▸ **PROBLEM TO SOLVE**
The reply should hold nothing except the lines from the one with "Russian-Orthodox Voskresensky Cathedral--Stretched" through the end of the entries, duplicated exactly and with no pictures.

▸ **Items listed in a dataset**

· · · · · · ·

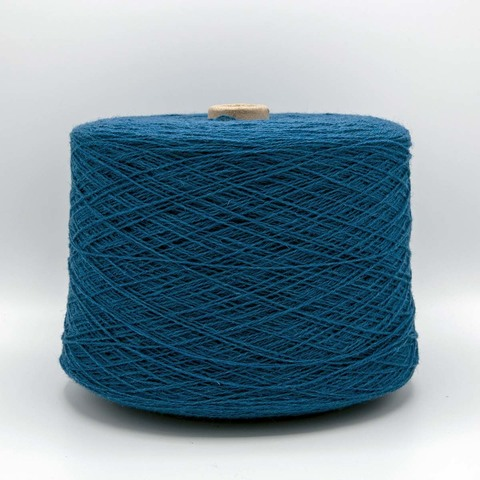 Knoll Yarns Supersoft - 478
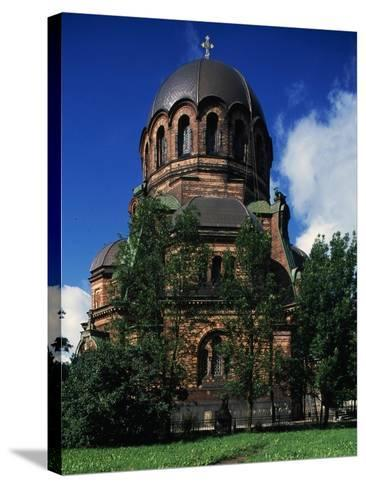 Russian-Orthodox Voskresensky Cathedral--Stretched Canvas Print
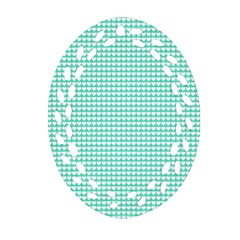 Solid White Hearts on Pale Tiffany Aqua Blue Ornament (Oval Filigree)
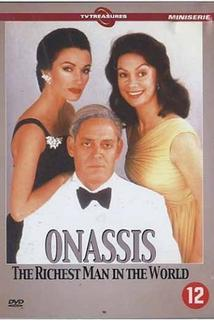 Onassis - nejbohatší muž světa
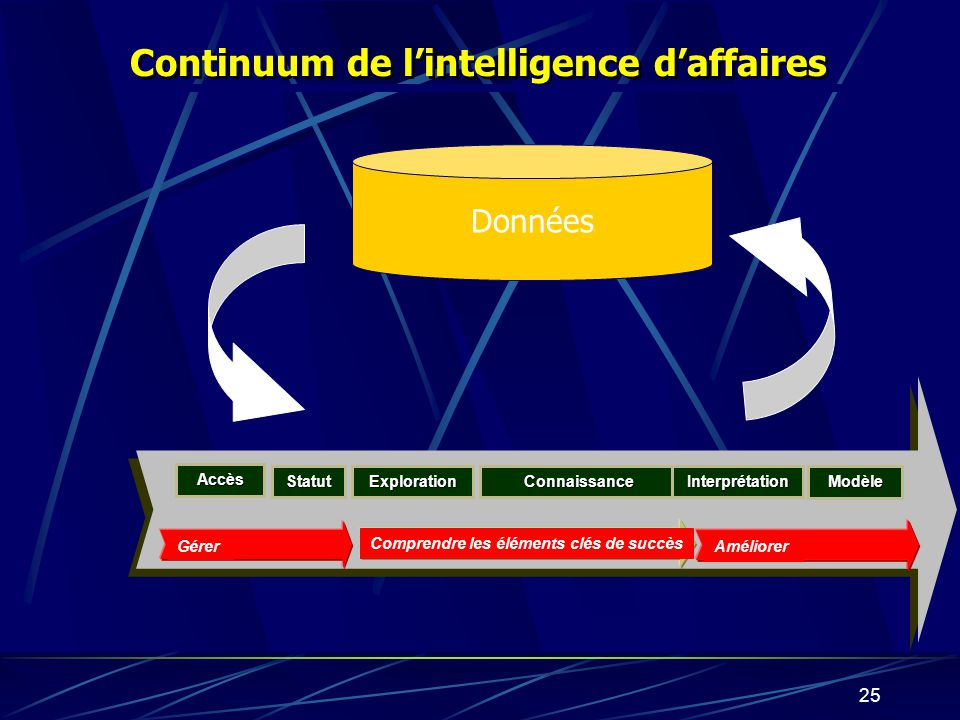 Continuum de l'intelligence d'affaires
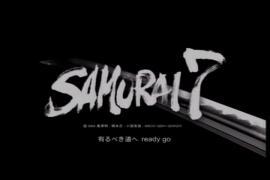 samurai72-1.jpg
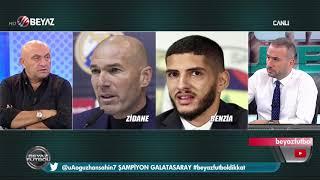 (..) Beyaz Futbol 15 Eylül 2018 Kısım 2/3 - Beyaz TV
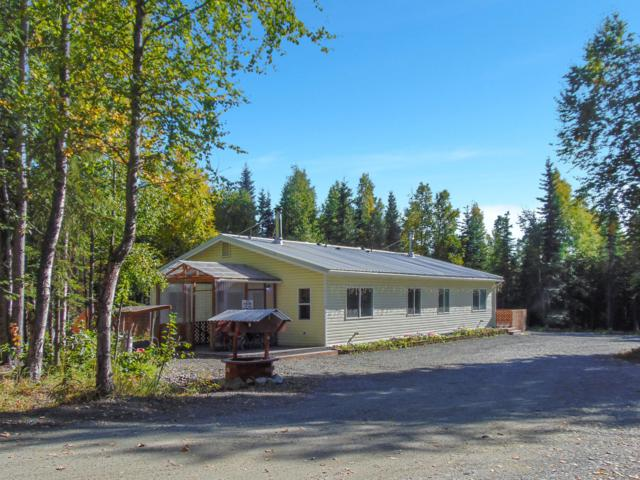 48715 Cardwell Road, Soldotna, AK 99669 (MLS #18-12218) :: Northern Edge Real Estate, LLC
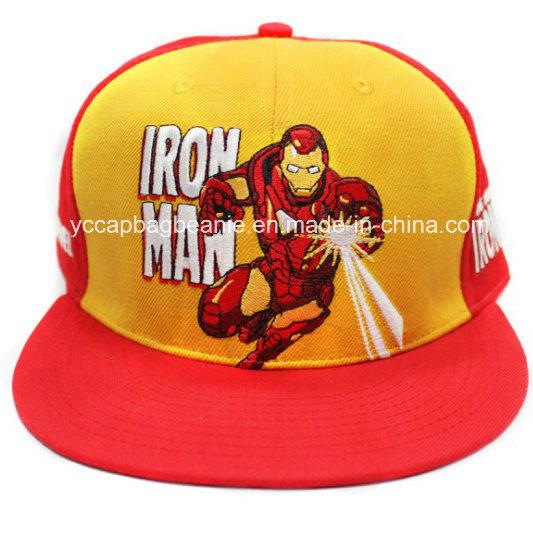 100%Acrylic New Flat Brim Era Snapback Hat Baseball Cap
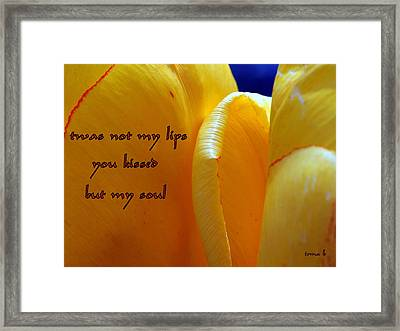 Intimacy Framed Print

· · · · · · ·

▸ **RESULT OF THIS TASK**
 Russian-Orthodox Voskresensky Cathedral--Stretched Canvas Print
 Solid White Hearts on Pale Tiffany Aqua Blue Ornament (Oval Filigree)
 Onassis - nejbohatší muž světa
 Continuum de l'intelligence d'affaires
 samurai72-1.jpg
 (..) Beyaz Futbol 15 Eylül 2018 Kısım 2/3 - Beyaz TV
 48715 Cardwell Road, Soldotna, AK 99669 (MLS #18-12218) :: Northern Edge Real Estate, LLC
 100%Acrylic New Flat Brim Era Snapback Hat Baseball Cap
 Intimacy Framed Print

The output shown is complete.